> _文書_

スタディ通信 23年11月号
とても忙しい1週間が終わり、なんか疲れがどっと出てきています。昼と夜の気温差も激しいですね。
みなさん、いかがお過ごしですか。
スタディのふりかえり
先週土曜日に『諸相』スタディは3周年を迎えました。
この3年間はいろいろなことがありましたが、何とかここまで続けてこられて正直ほっとしています。続くはずはないと思っていたので。
これも自分を超えた力の導きなのでしょう。
さて、先週のスタディはこの1年半の間でいちばんと言っていいほど難しい内容を扱いました。
なぜなら、先週のテーマはダーウィン主義とキリスト教神学の問題、そしてその軋轢と対立を乗り越えようとするジェイムズのプラグマティズムという、入り組んだ思想の流れを扱ったものだからです。

> _記録の抜粋_
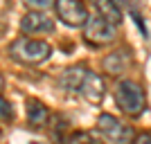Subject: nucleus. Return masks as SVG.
<instances>
[{
	"mask_svg": "<svg viewBox=\"0 0 151 144\" xmlns=\"http://www.w3.org/2000/svg\"><path fill=\"white\" fill-rule=\"evenodd\" d=\"M129 65H131L129 50H115L104 59V70H106L108 75H122Z\"/></svg>",
	"mask_w": 151,
	"mask_h": 144,
	"instance_id": "nucleus-10",
	"label": "nucleus"
},
{
	"mask_svg": "<svg viewBox=\"0 0 151 144\" xmlns=\"http://www.w3.org/2000/svg\"><path fill=\"white\" fill-rule=\"evenodd\" d=\"M9 57L20 65H41L52 57V45L41 38L20 36L9 45Z\"/></svg>",
	"mask_w": 151,
	"mask_h": 144,
	"instance_id": "nucleus-1",
	"label": "nucleus"
},
{
	"mask_svg": "<svg viewBox=\"0 0 151 144\" xmlns=\"http://www.w3.org/2000/svg\"><path fill=\"white\" fill-rule=\"evenodd\" d=\"M54 11H57V18L68 27H83L90 18L81 0H54Z\"/></svg>",
	"mask_w": 151,
	"mask_h": 144,
	"instance_id": "nucleus-4",
	"label": "nucleus"
},
{
	"mask_svg": "<svg viewBox=\"0 0 151 144\" xmlns=\"http://www.w3.org/2000/svg\"><path fill=\"white\" fill-rule=\"evenodd\" d=\"M65 144H99V140L88 131H77L65 140Z\"/></svg>",
	"mask_w": 151,
	"mask_h": 144,
	"instance_id": "nucleus-12",
	"label": "nucleus"
},
{
	"mask_svg": "<svg viewBox=\"0 0 151 144\" xmlns=\"http://www.w3.org/2000/svg\"><path fill=\"white\" fill-rule=\"evenodd\" d=\"M20 32L27 34V36L50 34V32H54V20L45 11H27L20 20Z\"/></svg>",
	"mask_w": 151,
	"mask_h": 144,
	"instance_id": "nucleus-6",
	"label": "nucleus"
},
{
	"mask_svg": "<svg viewBox=\"0 0 151 144\" xmlns=\"http://www.w3.org/2000/svg\"><path fill=\"white\" fill-rule=\"evenodd\" d=\"M97 131L111 144H129L133 140L131 126L120 122L117 117H113V115H108V113L99 115V119H97Z\"/></svg>",
	"mask_w": 151,
	"mask_h": 144,
	"instance_id": "nucleus-5",
	"label": "nucleus"
},
{
	"mask_svg": "<svg viewBox=\"0 0 151 144\" xmlns=\"http://www.w3.org/2000/svg\"><path fill=\"white\" fill-rule=\"evenodd\" d=\"M2 86H5V79H2V75H0V90H2Z\"/></svg>",
	"mask_w": 151,
	"mask_h": 144,
	"instance_id": "nucleus-16",
	"label": "nucleus"
},
{
	"mask_svg": "<svg viewBox=\"0 0 151 144\" xmlns=\"http://www.w3.org/2000/svg\"><path fill=\"white\" fill-rule=\"evenodd\" d=\"M90 5L95 7L97 16L106 18L108 23H113V25L122 23V11H120V7H117L115 0H90Z\"/></svg>",
	"mask_w": 151,
	"mask_h": 144,
	"instance_id": "nucleus-11",
	"label": "nucleus"
},
{
	"mask_svg": "<svg viewBox=\"0 0 151 144\" xmlns=\"http://www.w3.org/2000/svg\"><path fill=\"white\" fill-rule=\"evenodd\" d=\"M12 117H14L12 104H9L5 97H0V119H12Z\"/></svg>",
	"mask_w": 151,
	"mask_h": 144,
	"instance_id": "nucleus-14",
	"label": "nucleus"
},
{
	"mask_svg": "<svg viewBox=\"0 0 151 144\" xmlns=\"http://www.w3.org/2000/svg\"><path fill=\"white\" fill-rule=\"evenodd\" d=\"M90 70L86 68V65H72V68L63 70L61 77H59V86L63 88V90H68V92H81V86L83 81H86V77H88Z\"/></svg>",
	"mask_w": 151,
	"mask_h": 144,
	"instance_id": "nucleus-7",
	"label": "nucleus"
},
{
	"mask_svg": "<svg viewBox=\"0 0 151 144\" xmlns=\"http://www.w3.org/2000/svg\"><path fill=\"white\" fill-rule=\"evenodd\" d=\"M133 144H151V133H140L138 138L133 140Z\"/></svg>",
	"mask_w": 151,
	"mask_h": 144,
	"instance_id": "nucleus-15",
	"label": "nucleus"
},
{
	"mask_svg": "<svg viewBox=\"0 0 151 144\" xmlns=\"http://www.w3.org/2000/svg\"><path fill=\"white\" fill-rule=\"evenodd\" d=\"M79 95H81L86 101H90V104H101L104 95H106V81H104L97 72H88V77H86V81H83Z\"/></svg>",
	"mask_w": 151,
	"mask_h": 144,
	"instance_id": "nucleus-8",
	"label": "nucleus"
},
{
	"mask_svg": "<svg viewBox=\"0 0 151 144\" xmlns=\"http://www.w3.org/2000/svg\"><path fill=\"white\" fill-rule=\"evenodd\" d=\"M115 104L124 115L129 117H140L147 108V97L140 83L133 79H122L115 86Z\"/></svg>",
	"mask_w": 151,
	"mask_h": 144,
	"instance_id": "nucleus-2",
	"label": "nucleus"
},
{
	"mask_svg": "<svg viewBox=\"0 0 151 144\" xmlns=\"http://www.w3.org/2000/svg\"><path fill=\"white\" fill-rule=\"evenodd\" d=\"M117 36V25L113 23H108L106 18H101V16H90L88 23L83 25V38L88 41L90 45L95 47H101V45H111Z\"/></svg>",
	"mask_w": 151,
	"mask_h": 144,
	"instance_id": "nucleus-3",
	"label": "nucleus"
},
{
	"mask_svg": "<svg viewBox=\"0 0 151 144\" xmlns=\"http://www.w3.org/2000/svg\"><path fill=\"white\" fill-rule=\"evenodd\" d=\"M23 2L32 11H47L50 7H54V0H23Z\"/></svg>",
	"mask_w": 151,
	"mask_h": 144,
	"instance_id": "nucleus-13",
	"label": "nucleus"
},
{
	"mask_svg": "<svg viewBox=\"0 0 151 144\" xmlns=\"http://www.w3.org/2000/svg\"><path fill=\"white\" fill-rule=\"evenodd\" d=\"M27 122L32 128H43L50 119V108L38 99H27Z\"/></svg>",
	"mask_w": 151,
	"mask_h": 144,
	"instance_id": "nucleus-9",
	"label": "nucleus"
}]
</instances>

> _必要な作業_
1 > スタディ通信で先週のスタディのテーマとして挙げられている思想をすべて書き出せ。
2 > スタディ通信によると、『諸相』スタディは先週土曜日に何周年を迎えたか。
3 > スタディ通信のうち、「スタディ通信 23年11月号」と「流れを扱ったものだからです。」の間を、両端も含めてそのまま書き写せ。
スタディ通信の記述だけを根拠とすること。

> _解答全文_
1 > ダーウィン主義、キリスト教神学、ジェイムズのプラグマティズム

2 > 3周年

3 >
スタディ通信 23年11月号
とても忙しい1週間が終わり、なんか疲れがどっと出てきています。昼と夜の気温差も激しいですね。
みなさん、いかがお過ごしですか。
スタディのふりかえり
先週土曜日に『諸相』スタディは3周年を迎えました。
この3年間はいろいろなことがありましたが、何とかここまで続けてこられて正直ほっとしています。続くはずはないと思っていたので。
これも自分を超えた力の導きなのでしょう。
さて、先週のスタディはこの1年半の間でいちばんと言っていいほど難しい内容を扱いました。
なぜなら、先週のテーマはダーウィン主義とキリスト教神学の問題、そしてその軋轢と対立を乗り越えようとするジェイムズのプラグマティズムという、入り組んだ思想の流れを扱ったものだからです。